- **PROBLEM TO WORK ON**
Each record listed below is to be output exactly as written.

════════

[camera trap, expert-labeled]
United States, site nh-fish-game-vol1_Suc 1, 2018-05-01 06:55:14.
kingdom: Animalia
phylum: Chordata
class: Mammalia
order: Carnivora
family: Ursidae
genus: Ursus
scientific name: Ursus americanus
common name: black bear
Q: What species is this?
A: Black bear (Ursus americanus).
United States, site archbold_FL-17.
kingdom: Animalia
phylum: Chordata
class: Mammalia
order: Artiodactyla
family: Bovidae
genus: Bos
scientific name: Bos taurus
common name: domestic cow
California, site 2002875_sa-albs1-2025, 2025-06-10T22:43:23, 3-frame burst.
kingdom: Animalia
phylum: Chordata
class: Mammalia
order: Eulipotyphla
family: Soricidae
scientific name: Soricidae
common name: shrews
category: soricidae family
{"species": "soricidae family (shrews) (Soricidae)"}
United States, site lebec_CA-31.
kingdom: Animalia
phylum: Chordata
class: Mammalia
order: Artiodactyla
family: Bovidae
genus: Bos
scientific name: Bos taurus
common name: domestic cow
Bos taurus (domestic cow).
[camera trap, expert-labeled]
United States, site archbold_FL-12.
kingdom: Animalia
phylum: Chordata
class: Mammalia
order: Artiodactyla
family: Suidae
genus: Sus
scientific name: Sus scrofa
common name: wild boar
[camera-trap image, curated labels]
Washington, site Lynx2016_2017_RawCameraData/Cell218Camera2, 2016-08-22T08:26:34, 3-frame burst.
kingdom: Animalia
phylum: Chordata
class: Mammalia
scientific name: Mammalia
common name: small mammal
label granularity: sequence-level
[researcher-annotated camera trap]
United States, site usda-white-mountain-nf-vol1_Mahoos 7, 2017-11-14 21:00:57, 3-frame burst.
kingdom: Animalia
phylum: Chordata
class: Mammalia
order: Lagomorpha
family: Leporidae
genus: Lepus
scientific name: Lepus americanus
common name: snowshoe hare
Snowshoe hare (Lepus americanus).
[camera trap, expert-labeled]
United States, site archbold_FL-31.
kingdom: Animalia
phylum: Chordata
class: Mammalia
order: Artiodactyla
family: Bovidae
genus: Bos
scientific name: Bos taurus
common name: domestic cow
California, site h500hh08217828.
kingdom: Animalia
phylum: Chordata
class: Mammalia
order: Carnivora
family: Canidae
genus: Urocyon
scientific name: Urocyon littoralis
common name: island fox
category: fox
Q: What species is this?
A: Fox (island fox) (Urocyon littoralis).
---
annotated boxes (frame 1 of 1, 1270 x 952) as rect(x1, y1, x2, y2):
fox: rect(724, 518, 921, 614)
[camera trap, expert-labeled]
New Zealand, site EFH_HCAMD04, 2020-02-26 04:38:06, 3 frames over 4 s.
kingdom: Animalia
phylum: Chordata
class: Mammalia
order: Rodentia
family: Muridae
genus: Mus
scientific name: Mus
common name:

════════

- **REPLY TO THE EXERCISE**
[camera trap, expert-labeled]
United States, site nh-fish-game-vol1_Suc 1, 2018-05-01 06:55:14.
kingdom: Animalia
phylum: Chordata
class: Mammalia
order: Carnivora
family: Ursidae
genus: Ursus
scientific name: Ursus americanus
common name: black bear
Q: What species is this?
A: Black bear (Ursus americanus).
United States, site archbold_FL-17.
kingdom: Animalia
phylum: Chordata
class: Mammalia
order: Artiodactyla
family: Bovidae
genus: Bos
scientific name: Bos taurus
common name: domestic cow
California, site 2002875_sa-albs1-2025, 2025-06-10T22:43:23, 3-frame burst.
kingdom: Animalia
phylum: Chordata
class: Mammalia
order: Eulipotyphla
family: Soricidae
scientific name: Soricidae
common name: shrews
category: soricidae family
{"species": "soricidae family (shrews) (Soricidae)"}
United States, site lebec_CA-31.
kingdom: Animalia
phylum: Chordata
class: Mammalia
order: Artiodactyla
family: Bovidae
genus: Bos
scientific name: Bos taurus
common name: domestic cow
Bos taurus (domestic cow).
[camera trap, expert-labeled]
United States, site archbold_FL-12.
kingdom: Animalia
phylum: Chordata
class: Mammalia
order: Artiodactyla
family: Suidae
genus: Sus
scientific name: Sus scrofa
common name: wild boar
[camera-trap image, curated labels]
Washington, site Lynx2016_2017_RawCameraData/Cell218Camera2, 2016-08-22T08:26:34, 3-frame burst.
kingdom: Animalia
phylum: Chordata
class: Mammalia
scientific name: Mammalia
common name: small mammal
label granularity: sequence-level
[researcher-annotated camera trap]
United States, site usda-white-mountain-nf-vol1_Mahoos 7, 2017-11-14 21:00:57, 3-frame burst.
kingdom: Animalia
phylum: Chordata
class: Mammalia
order: Lagomorpha
family: Leporidae
genus: Lepus
scientific name: Lepus americanus
common name: snowshoe hare
Snowshoe hare (Lepus americanus).
[camera trap, expert-labeled]
United States, site archbold_FL-31.
kingdom: Animalia
phylum: Chordata
class: Mammalia
order: Artiodactyla
family: Bovidae
genus: Bos
scientific name: Bos taurus
common name: domestic cow
California, site h500hh08217828.
kingdom: Animalia
phylum: Chordata
class: Mammalia
order: Carnivora
family: Canidae
genus: Urocyon
scientific name: Urocyon littoralis
common name: island fox
category: fox
Q: What species is this?
A: Fox (island fox) (Urocyon littoralis).
---
annotated boxes (frame 1 of 1, 1270 x 952) as rect(x1, y1, x2, y2):
fox: rect(724, 518, 921, 614)
[camera trap, expert-labeled]
New Zealand, site EFH_HCAMD04, 2020-02-26 04:38:06, 3 frames over 4 s.
kingdom: Animalia
phylum: Chordata
class: Mammalia
order: Rodentia
family: Muridae
genus: Mus
scientific name: Mus
common name:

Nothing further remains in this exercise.